(1942 – 2003)
Though his career stretched from Doo-Wop to Disco, Edwin Starr will best be remembered for his groundbreaking hit “War,” one of the first Soul records to deliver serious social commentary along with the beat.
Born Charles Edwin Hatcher, Starr pursued a musical career in Detroit after serving in the army, adopting his stage name and signing to the local Ric-Tic label. Starr recorded a series of moderately successful singles for Ric-Tic; then he became a Motown artist when Motown owner Berry Gordy bought the label in 1968. Though Starr’s rough vocal style was atypical for Motown, his gritty delivery was a perfect fit for his first Top 10 hit at the label, the bouncy “25 Miles.”
In 1970, Motown staff producer Norman Whitfield recorded “War,” an anti Viet Nam War song, with the top-selling group the Temptations, but the label declined to release it as a single, due to worries that the group’s fans wouldn’t accept an antiwar message. Whitfield decided it would be a good fit for Starr, with his impassioned delivery, and they re-recorded the song. With Starr’s ferocious lead vocal and its chorus of "War, huh, what is it good for? Absolutely nothing" the single spent three weeks at No. 1, becoming a anthem for the antiwar movement.

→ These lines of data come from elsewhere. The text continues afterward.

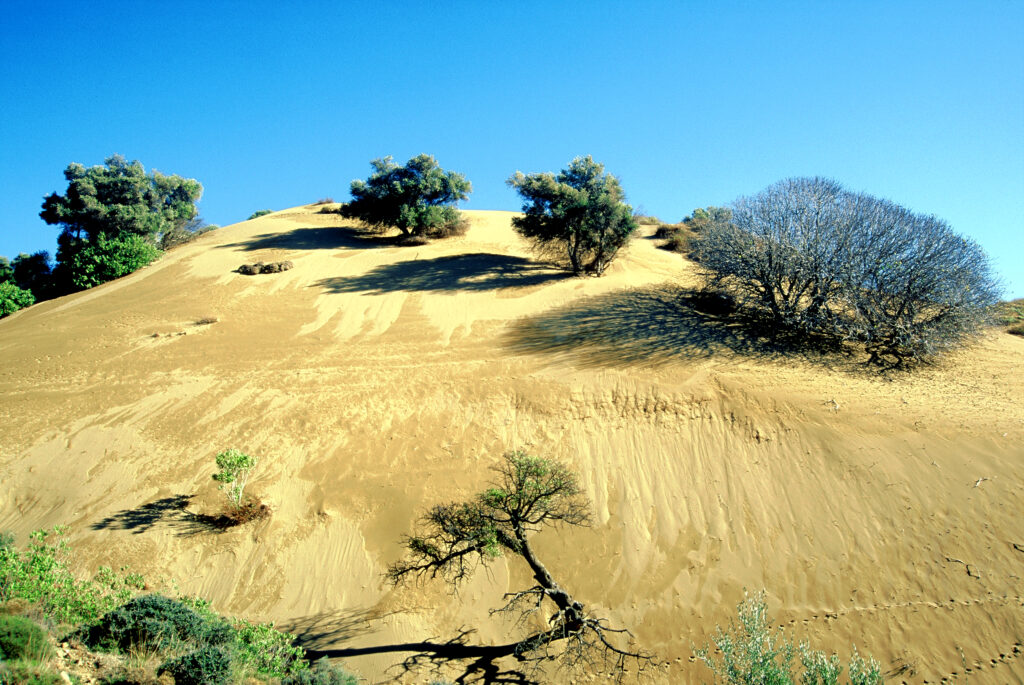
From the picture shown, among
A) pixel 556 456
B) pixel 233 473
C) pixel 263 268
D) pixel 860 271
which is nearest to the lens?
pixel 233 473

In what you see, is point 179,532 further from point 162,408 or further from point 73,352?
point 73,352

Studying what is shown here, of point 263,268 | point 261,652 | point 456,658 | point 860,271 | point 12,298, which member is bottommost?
point 456,658

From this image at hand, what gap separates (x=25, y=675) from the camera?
623cm

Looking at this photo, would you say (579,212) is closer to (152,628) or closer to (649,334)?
(649,334)

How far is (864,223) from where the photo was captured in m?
19.5

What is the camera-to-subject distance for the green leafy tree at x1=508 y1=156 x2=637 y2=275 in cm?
2534

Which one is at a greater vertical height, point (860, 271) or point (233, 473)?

Starr’s subsequent singles sold poorly, although his last release for Motown, the soundtrack "Hell Up In Harlem," would become an often sampled Funk classic. Tiring of Motown’s formulaic approach, Starr left the label and moved to England. He continued to record for a variety of labels, having some success (especially in the U.K.) in the Disco field. He died in 2003 following a heart attack, at age 61.